We tend to think that opposition within the Abrahamic religions to the teaching of evolution and sex education in schools is driven by Christians and Muslims, and that the Jewish religion is more flexible in its ability to interpret its scriptures and thus has no problems with either.
My first realization that this was not true was when I was hired over a decade ago to evaluate to the science curriculum at the Jewish day schools in the Cleveland area and suggest ways that it could be improved. In order to learn what they did, I visited the various schools and talked to the science teachers and administrators and looked at the textbooks and curriculum they used.
The schools run by the Reform branch of Judaism seemed to have few major problems with those topics and seemed to take an attitude similar to what one finds in liberal Christian circles. But the Orthodox schools, and to a lesser extent the Conservative ones, were conflicted. In addition to the problem of high turnover because many of their teachers were part-timers who left when they got better paying jobs or their spouses moved, the schools had serious problems with the ‘controversial’ nature of some of the science material.
The teachers told me that when it was time to teach evolution, they would not do it themselves but would call in the resident rabbi so that he could teach a ‘kosher version’ (my phrase, not theirs) of the material that did not contravene rabbinical doctrine. What I found most startling was looking at the science textbooks and finding that they had some pages stapled together. When I asked why, the head of one school told me that she personally had to go through all the science textbooks and do this in order to hide pages that dealt with controversial material so that students would not see images or content that was objectionable. To her credit, she seemed kind of embarrassed at having to admit this.
It turns out that this is a problem in the Israeli education system as well. I had not realized that in that country, evolution was not required to be taught in schools but was an optional subject.
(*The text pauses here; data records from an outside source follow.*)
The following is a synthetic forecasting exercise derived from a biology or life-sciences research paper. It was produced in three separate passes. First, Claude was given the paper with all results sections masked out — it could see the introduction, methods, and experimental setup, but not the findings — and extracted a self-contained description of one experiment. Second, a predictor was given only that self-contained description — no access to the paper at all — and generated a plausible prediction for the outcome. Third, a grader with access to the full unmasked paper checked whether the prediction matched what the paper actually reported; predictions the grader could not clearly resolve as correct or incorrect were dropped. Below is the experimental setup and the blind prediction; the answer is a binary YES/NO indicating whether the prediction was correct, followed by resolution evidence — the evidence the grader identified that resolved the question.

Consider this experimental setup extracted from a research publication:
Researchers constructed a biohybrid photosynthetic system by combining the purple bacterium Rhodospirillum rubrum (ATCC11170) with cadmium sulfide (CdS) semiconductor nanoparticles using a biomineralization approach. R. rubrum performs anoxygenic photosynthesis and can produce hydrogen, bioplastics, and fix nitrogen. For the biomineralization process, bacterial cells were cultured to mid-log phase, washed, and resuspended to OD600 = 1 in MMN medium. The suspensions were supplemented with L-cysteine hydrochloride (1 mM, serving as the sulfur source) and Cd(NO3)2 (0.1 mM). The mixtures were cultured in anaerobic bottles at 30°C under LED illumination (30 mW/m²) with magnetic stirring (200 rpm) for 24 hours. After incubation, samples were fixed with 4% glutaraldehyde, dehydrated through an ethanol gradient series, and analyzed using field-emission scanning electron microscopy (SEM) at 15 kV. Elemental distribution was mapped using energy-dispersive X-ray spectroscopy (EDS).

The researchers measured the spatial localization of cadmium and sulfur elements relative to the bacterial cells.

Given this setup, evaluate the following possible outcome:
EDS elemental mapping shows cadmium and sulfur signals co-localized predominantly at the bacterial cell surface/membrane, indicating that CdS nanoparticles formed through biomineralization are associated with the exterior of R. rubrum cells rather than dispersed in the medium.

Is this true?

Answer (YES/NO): YES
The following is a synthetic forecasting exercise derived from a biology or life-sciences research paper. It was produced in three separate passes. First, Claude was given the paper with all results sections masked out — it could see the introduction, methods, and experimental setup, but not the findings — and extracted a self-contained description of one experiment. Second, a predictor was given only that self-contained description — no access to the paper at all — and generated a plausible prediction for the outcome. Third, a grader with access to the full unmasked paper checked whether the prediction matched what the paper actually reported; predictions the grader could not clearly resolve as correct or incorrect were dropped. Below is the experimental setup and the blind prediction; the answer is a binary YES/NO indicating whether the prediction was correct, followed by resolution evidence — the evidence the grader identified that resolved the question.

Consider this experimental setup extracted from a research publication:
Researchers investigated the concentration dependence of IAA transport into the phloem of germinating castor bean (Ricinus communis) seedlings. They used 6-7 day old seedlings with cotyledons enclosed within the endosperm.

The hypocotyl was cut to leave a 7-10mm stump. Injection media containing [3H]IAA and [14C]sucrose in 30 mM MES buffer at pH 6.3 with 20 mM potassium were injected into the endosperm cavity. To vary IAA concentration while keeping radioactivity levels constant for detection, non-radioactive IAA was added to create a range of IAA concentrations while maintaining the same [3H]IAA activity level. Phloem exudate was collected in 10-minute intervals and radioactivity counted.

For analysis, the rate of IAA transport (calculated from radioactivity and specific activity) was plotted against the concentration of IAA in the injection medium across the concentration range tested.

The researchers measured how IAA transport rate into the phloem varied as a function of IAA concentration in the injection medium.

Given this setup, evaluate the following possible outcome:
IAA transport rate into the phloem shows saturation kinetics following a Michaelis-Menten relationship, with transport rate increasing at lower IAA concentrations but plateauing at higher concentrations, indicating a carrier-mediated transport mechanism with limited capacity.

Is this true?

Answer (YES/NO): NO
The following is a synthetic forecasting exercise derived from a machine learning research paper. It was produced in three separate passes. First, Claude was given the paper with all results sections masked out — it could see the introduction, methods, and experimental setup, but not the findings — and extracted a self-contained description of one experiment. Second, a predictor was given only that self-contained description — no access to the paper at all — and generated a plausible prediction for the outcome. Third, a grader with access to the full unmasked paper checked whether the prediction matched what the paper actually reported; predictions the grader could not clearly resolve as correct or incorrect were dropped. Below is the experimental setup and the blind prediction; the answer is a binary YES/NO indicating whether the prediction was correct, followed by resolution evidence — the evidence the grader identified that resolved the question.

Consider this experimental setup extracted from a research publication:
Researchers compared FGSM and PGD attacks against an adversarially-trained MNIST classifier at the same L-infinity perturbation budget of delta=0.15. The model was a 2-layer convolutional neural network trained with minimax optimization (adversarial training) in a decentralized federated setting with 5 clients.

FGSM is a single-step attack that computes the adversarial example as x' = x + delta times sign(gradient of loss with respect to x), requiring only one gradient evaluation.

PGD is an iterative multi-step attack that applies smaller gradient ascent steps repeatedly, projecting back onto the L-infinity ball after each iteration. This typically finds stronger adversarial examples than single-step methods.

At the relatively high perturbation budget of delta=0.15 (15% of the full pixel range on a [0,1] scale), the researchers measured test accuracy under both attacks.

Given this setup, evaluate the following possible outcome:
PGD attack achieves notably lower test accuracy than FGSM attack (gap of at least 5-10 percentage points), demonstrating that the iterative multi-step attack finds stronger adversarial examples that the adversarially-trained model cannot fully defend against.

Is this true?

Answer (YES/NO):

That policy has changed just recently but it will be taught in an ambivalent way, using language that will be familiar to those in the US who went through the evolution wars with its “It’s only a theory!” and “Teach the controversy!” nonsense.
You might think that up until now, all of Israel’s public high school students studied evolution, and that its study had only been only optional for younger students – but that isn’t true.
Evolution was an optional part of high school the biology curriculum and, just like with middle school students, most high school students were never taught it.
But now all that will apparently change.
Professor Nava Ben-Zvi,, the chairwoman of the professional advisory committee – which has several Zionist Orthodox members – expressed both the need to teach evolution while at the same couching that need in way that presents evolution almost as an unproved theory rather than the empirically-based fact-supported science that it actually is – an indication of how prominent Dark Ages religion and Dark Ages science still is in a country that ironically was founded largely by secular Jews who had rejected that religion and its superstitions. [My italics-MS]
So Israeli science education policies in these areas seem to be actually more regressive than what we have in US public schools.
It is not possible to have a god-based religion that does not have problems with at least some aspects of science, which reflects the fundamental incompatibility between science and religion. This is because at some level, god-based religions have to believe in the existence of the supernatural and this is anathema to science because you just cannot reconcile science with the existence of supernatural forces. The only way to avoid open conflict is for religions to abandon doctrines that obviously conflict with science but religions are only willing to go so far in doing so. After that they pretend that the deeper and irreconcilable conflicts do not exist.